Many Hadoop installations are secured using Kerberos. To authenticate with Kerberos, your system administrator must provide at least one configuration file, normally located at /etc/krb5.conf. You need this file to connect to a Kerberized cluster.

To use the krb5.conf file, add it your universal project settings. Use the anaconda-enterprise-cli tool for this:

anaconda-enterprise-cli spark-config --config /etc/krb5.conf krb5.conf

NOTE: To use Sparkmagic, you must configure a Sparkmagic configuration file. In this case, pass two flags to the previous command:

anaconda-enterprise-cli spark-config --config /etc/krb5.conf krb5.conf \
                  --config /opt/continuum/.sparkmagic/config.json config.json

This creates a yaml file: anaconda-config-files-secret.yaml with the data converted for AE5.

Next, upload the file:

sudo kubectl replace -f anaconda-config-files-secret.yaml

With this in place when new projects are created, /etc/krb5.conf is populated with the appropriate data.

Authenticating

Before you start

Contact your administrator to get your Kerberos principal, which is the combination of your username and security domain.

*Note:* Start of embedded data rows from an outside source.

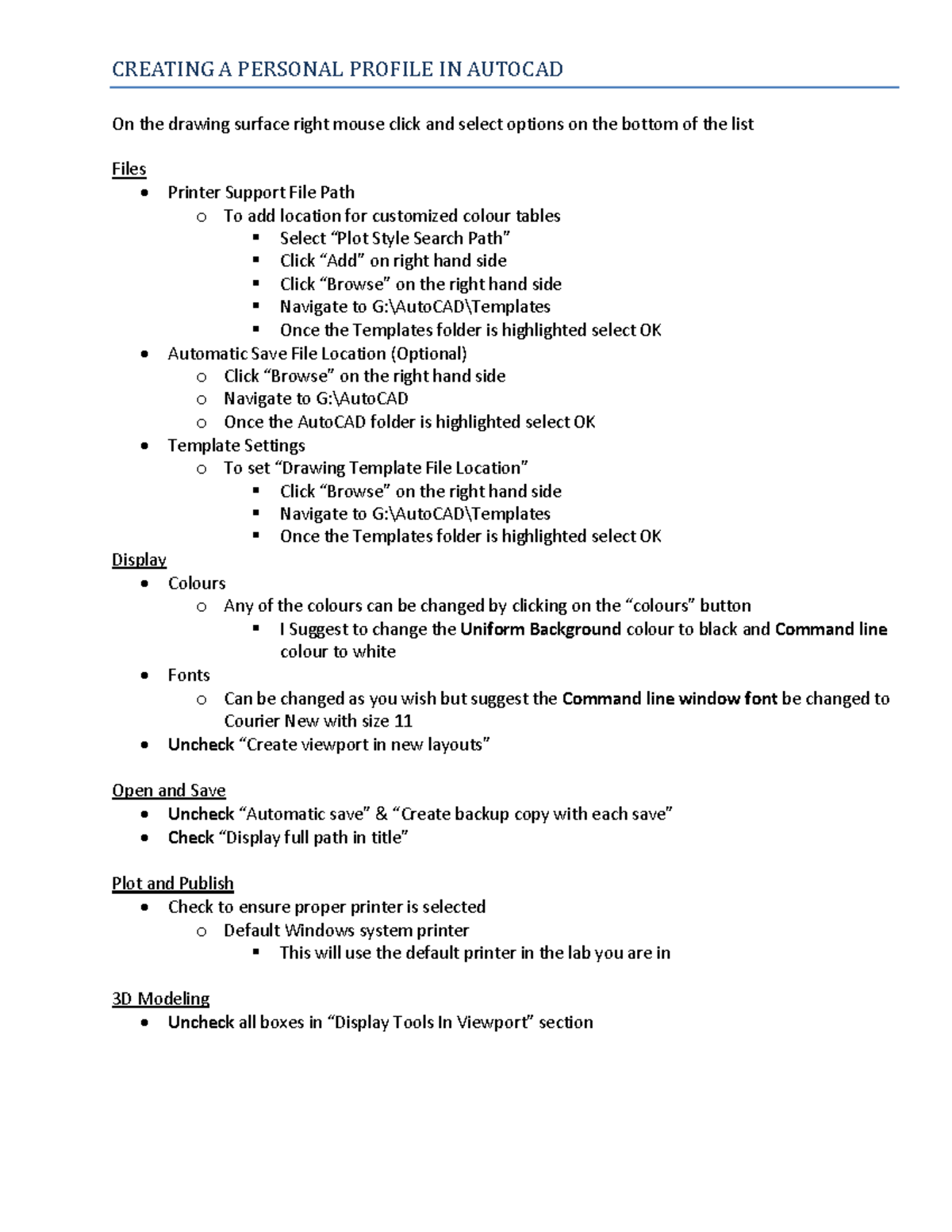 CREATING A PERSONAL PROFILE IN AUTOCAD

On the drawing surface right mouse click and select options on the bottom of the list

Files
- Printer Support File Path
  - To add location for customized colour tables
    - Select “Plot Style Search Path”
    - Click “Add” on right hand side
    - Click “Browse” on the right hand side
    - Navigate to G:\AutoCAD\Templates
    - Once the Templates folder is highlighted select OK
- Automatic Save File Location (Optional)
  - Click “Browse” on the right hand side
  - Navigate to G:\AutoCAD
  - Once the AutoCAD folder is highlighted select OK
- Template Settings
  - To set “Drawing Template File Location”
    - Click “Browse” on the right hand side
    - Navigate to G:\AutoCAD\Templates
    - Once the Templates folder is highlighted select OK

Display
- Colours
  - Any of the colours can be changed by clicking on the “colours” button
    - I Suggest to change the Uniform Background colour to black and Command line colour to white
- Fonts
  - Can be changed as you wish but suggest the Command line window font be changed to Courier New with size 11
- Uncheck “Create viewport in new layouts”

Open and Save
- Uncheck “Automatic save” & “Create backup copy with each save”
- Check “Display full path in title”

Plot and Publish
- Check to ensure proper printer is selected
  - Default Windows system printer
    - This will use the default printer in the lab you are in

3D Modeling
- Uncheck all boxes in “Display Tools In Viewport” section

To perform the authentication, open an environment-based terminal in the interface. This is normally in the Launchers panel, in the bottom row of icons, and is the right-most icon.

When the interface appears, execute this command:

kinit myname@DOMAIN.COM

Replace myname@DOMAIN.COM with the Kerberos principal, the combination of your username and security domain, which was provided to you by your administrator.

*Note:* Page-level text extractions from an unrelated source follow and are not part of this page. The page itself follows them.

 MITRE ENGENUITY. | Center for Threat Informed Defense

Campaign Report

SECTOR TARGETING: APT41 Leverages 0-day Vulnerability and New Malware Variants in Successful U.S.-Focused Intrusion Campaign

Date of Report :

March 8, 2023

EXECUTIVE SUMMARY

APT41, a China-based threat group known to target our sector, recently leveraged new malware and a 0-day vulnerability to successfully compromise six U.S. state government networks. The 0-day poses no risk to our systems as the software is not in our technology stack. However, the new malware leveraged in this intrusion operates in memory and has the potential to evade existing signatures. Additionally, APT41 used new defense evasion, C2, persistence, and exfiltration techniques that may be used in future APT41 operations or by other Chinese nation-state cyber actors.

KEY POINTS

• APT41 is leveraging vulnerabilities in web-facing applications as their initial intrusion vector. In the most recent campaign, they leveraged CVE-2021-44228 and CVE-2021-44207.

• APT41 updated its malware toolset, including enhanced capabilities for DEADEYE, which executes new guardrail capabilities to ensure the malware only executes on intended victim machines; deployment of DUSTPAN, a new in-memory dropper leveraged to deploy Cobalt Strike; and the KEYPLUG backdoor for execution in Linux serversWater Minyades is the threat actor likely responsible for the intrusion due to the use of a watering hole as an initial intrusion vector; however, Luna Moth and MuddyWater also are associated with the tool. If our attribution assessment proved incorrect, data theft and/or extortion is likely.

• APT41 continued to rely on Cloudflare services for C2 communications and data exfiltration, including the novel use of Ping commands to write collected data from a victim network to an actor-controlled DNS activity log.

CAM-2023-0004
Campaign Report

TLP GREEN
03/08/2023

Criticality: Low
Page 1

Executing the command requires you to enter a password. If there is no error message, authentication has succeeded. You can verify by issuing the klist command. If it responds with some entries, authentication has succeeded.

You can also use a keytab to do this. Upload it to a project and execute a command like this:

kinit myname@DOMAIN.COM -kt mykeytab.keytab

NOTE: Kerberos authentication will lapse after some time, requiring you to repeat the above process. The length of time is determined by your cluster security administration, and on many clusters is set to 24 hours.